_Fragmento del texto_:
"""
Luciana_Sousa_entrevista
Foto: Carla Masella

Luego de Luro, su grandísima primera novela, publicada por primera vez en 2016 por Funesiana y vuelta a publicarse en 2018 por Tusquets, Luciana Sousa publica ahora Cuando nadie nos nombre, su segunda novela, en la misma casa editorial que la última vez. Si bien su nueva novela tiene algunos puntos en común con la primera (espacio, atmósfera, primera persona, joven protagonista), esta, a diferencia de la anterior, más abstracta, es una hermosa novela minimalista en el sentido de que se mete mucho más en el universo de la protagonista, en su historia mínima (madre, padre, abuela, abuelo, novia, hermano, todos tienen su momento).

La novela cuenta la historia de Ana, una treintañera que al enterarse de la muerte de su abuelo vuelve a la casa de su pueblo natal, un pueblo perdido de La Pampa, después de más de diez años viviendo en Bariloche, lugar en donde convive con Mara, su novia. En ese pueblo, en esa casa de la infancia, se reencuentra con su madre y su abuela, que ya grande y cansada tiene la memoria resquebrajada (a veces vuelve, a veces se va, aunque nunca del todo, porque la abuela lleva la memoria en el cuerpo). Tres generaciones de mujeres que siguen de pie unidas por una historia en común.
"""
_Consigna del ejercicio_:
Reproduce literalmente el pasaje del texto sobre la novela de Luciana Sousa, comenzando por "La novela cuenta" y siguiendo hasta "historia en común.".

Entradas guardadas:
"""
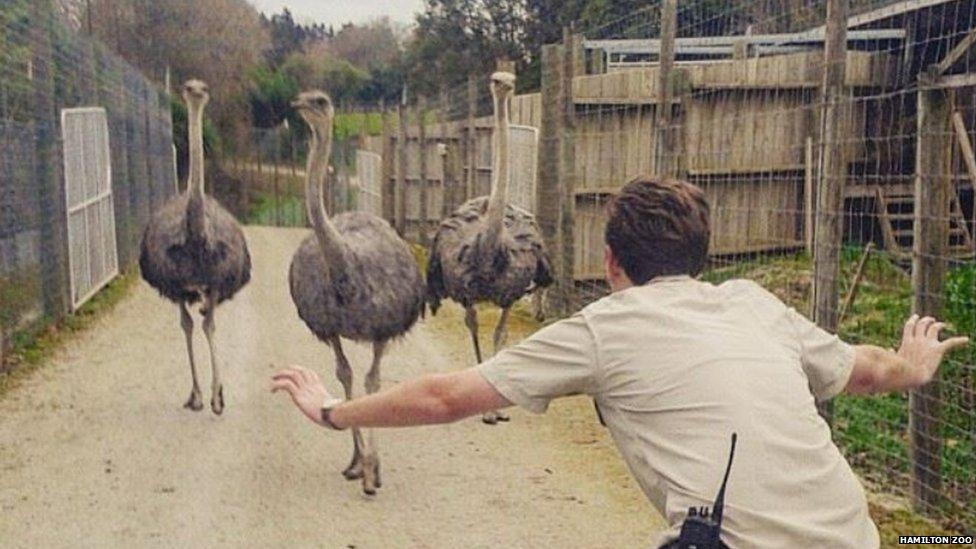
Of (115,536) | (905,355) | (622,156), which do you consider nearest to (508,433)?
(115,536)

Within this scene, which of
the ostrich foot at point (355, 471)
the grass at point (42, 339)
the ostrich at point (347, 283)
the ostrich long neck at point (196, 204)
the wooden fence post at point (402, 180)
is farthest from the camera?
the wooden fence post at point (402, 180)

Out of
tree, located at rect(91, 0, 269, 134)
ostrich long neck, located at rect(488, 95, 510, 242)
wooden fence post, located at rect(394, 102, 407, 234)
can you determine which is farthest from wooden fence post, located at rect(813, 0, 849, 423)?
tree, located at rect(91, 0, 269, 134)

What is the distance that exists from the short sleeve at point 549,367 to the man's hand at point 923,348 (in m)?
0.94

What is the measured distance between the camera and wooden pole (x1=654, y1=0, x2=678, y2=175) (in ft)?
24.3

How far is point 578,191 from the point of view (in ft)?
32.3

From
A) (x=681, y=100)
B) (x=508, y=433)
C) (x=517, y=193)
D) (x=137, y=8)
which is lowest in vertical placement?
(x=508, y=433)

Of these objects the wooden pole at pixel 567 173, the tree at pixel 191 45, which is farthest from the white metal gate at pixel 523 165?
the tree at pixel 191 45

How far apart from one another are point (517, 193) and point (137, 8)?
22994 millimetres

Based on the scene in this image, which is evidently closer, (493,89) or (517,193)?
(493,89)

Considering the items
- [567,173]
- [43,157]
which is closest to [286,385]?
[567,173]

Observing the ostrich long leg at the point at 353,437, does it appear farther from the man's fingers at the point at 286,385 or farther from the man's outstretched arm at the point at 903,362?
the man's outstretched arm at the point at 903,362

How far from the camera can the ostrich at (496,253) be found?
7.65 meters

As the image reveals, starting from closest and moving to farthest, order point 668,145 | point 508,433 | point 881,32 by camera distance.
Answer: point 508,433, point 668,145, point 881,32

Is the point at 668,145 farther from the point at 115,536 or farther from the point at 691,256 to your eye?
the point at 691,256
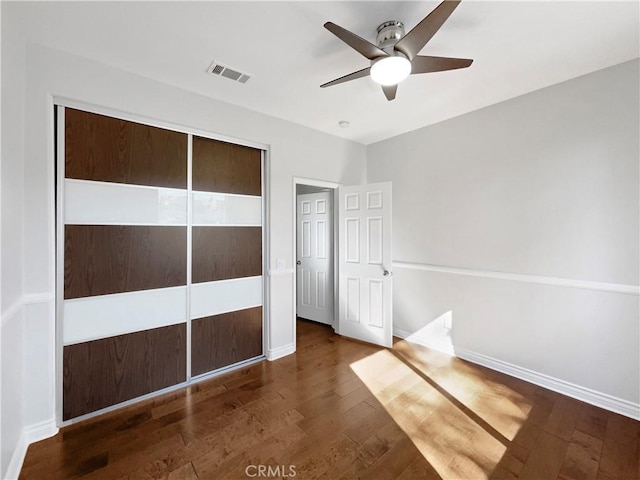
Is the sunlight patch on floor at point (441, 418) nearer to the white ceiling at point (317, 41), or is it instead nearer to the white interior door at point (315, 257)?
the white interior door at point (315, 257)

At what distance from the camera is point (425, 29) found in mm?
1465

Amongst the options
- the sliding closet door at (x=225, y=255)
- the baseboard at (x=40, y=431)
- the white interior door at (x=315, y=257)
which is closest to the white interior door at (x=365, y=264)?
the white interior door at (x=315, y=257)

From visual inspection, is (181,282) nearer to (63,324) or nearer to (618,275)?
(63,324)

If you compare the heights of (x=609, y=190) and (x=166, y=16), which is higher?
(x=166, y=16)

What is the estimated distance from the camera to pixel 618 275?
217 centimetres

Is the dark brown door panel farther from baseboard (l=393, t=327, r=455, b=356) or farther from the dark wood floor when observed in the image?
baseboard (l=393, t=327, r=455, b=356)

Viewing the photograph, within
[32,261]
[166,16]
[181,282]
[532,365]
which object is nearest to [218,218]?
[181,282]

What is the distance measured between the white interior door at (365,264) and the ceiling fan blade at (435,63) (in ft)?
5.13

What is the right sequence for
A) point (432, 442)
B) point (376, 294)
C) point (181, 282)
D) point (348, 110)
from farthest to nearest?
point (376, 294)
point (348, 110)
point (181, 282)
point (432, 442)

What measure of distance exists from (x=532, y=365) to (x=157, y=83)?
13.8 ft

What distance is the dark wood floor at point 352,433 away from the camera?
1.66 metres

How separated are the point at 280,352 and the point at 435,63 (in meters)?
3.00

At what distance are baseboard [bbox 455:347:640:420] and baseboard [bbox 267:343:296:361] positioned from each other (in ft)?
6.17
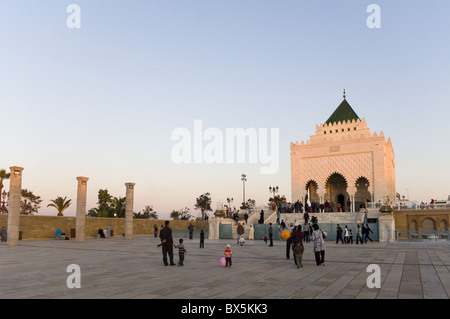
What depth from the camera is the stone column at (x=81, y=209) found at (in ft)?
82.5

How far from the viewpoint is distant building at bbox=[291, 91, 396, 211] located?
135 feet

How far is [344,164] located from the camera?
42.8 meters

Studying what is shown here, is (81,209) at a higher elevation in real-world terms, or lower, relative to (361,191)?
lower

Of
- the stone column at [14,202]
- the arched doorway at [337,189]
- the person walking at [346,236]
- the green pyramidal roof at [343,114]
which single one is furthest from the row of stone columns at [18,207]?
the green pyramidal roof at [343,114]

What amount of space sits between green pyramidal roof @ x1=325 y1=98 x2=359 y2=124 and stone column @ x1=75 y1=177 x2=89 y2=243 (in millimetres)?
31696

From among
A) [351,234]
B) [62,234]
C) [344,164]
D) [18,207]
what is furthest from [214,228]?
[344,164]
"""
"""
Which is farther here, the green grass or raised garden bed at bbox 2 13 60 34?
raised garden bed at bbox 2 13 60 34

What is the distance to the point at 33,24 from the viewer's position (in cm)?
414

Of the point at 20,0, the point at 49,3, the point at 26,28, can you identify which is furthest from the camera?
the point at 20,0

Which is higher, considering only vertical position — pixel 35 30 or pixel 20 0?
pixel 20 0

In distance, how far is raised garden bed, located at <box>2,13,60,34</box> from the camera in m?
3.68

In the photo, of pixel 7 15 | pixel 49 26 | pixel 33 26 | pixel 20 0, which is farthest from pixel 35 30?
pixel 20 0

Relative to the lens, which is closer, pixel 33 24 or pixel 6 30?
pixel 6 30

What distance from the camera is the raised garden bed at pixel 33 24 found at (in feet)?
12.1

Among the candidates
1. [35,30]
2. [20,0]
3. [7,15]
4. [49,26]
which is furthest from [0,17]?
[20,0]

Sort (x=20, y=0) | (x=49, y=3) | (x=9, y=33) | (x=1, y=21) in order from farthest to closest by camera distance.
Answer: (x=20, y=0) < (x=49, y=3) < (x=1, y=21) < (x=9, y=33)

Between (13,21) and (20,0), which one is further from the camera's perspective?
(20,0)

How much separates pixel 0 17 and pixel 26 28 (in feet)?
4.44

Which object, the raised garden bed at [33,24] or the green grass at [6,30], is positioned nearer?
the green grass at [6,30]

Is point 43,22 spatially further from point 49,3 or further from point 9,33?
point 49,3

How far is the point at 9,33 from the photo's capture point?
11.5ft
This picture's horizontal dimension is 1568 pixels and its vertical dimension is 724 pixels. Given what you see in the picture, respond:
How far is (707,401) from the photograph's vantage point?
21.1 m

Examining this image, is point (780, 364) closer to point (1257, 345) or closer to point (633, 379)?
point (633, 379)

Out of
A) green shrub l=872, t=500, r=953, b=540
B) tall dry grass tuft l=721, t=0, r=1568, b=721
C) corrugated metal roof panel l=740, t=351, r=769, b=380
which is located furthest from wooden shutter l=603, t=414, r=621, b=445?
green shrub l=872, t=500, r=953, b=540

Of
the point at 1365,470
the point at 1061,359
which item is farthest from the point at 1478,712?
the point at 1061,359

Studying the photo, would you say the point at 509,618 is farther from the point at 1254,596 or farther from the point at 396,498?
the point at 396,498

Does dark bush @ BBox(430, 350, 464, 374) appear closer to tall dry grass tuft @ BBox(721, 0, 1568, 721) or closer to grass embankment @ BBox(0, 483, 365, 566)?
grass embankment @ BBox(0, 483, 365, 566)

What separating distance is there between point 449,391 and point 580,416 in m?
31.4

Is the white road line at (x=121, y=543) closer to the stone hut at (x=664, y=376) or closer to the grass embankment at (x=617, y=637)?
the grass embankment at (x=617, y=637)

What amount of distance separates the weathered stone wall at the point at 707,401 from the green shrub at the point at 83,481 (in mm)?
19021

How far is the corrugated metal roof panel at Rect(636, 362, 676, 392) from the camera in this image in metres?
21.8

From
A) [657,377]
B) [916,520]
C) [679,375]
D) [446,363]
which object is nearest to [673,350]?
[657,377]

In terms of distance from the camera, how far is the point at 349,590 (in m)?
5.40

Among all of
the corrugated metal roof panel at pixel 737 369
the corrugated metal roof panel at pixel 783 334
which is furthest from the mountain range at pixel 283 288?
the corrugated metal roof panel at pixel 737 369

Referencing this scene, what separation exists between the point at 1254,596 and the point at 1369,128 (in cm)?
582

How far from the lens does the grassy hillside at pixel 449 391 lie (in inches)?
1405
"""
_Respuesta_:
La novela cuenta la historia de Ana, una treintañera que al enterarse de la muerte de su abuelo vuelve a la casa de su pueblo natal, un pueblo perdido de La Pampa, después de más de diez años viviendo en Bariloche, lugar en donde convive con Mara, su novia. En ese pueblo, en esa casa de la infancia, se reencuentra con su madre y su abuela, que ya grande y cansada tiene la memoria resquebrajada (a veces vuelve, a veces se va, aunque nunca del todo, porque la abuela lleva la memoria en el cuerpo). Tres generaciones de mujeres que siguen de pie unidas por una historia en común.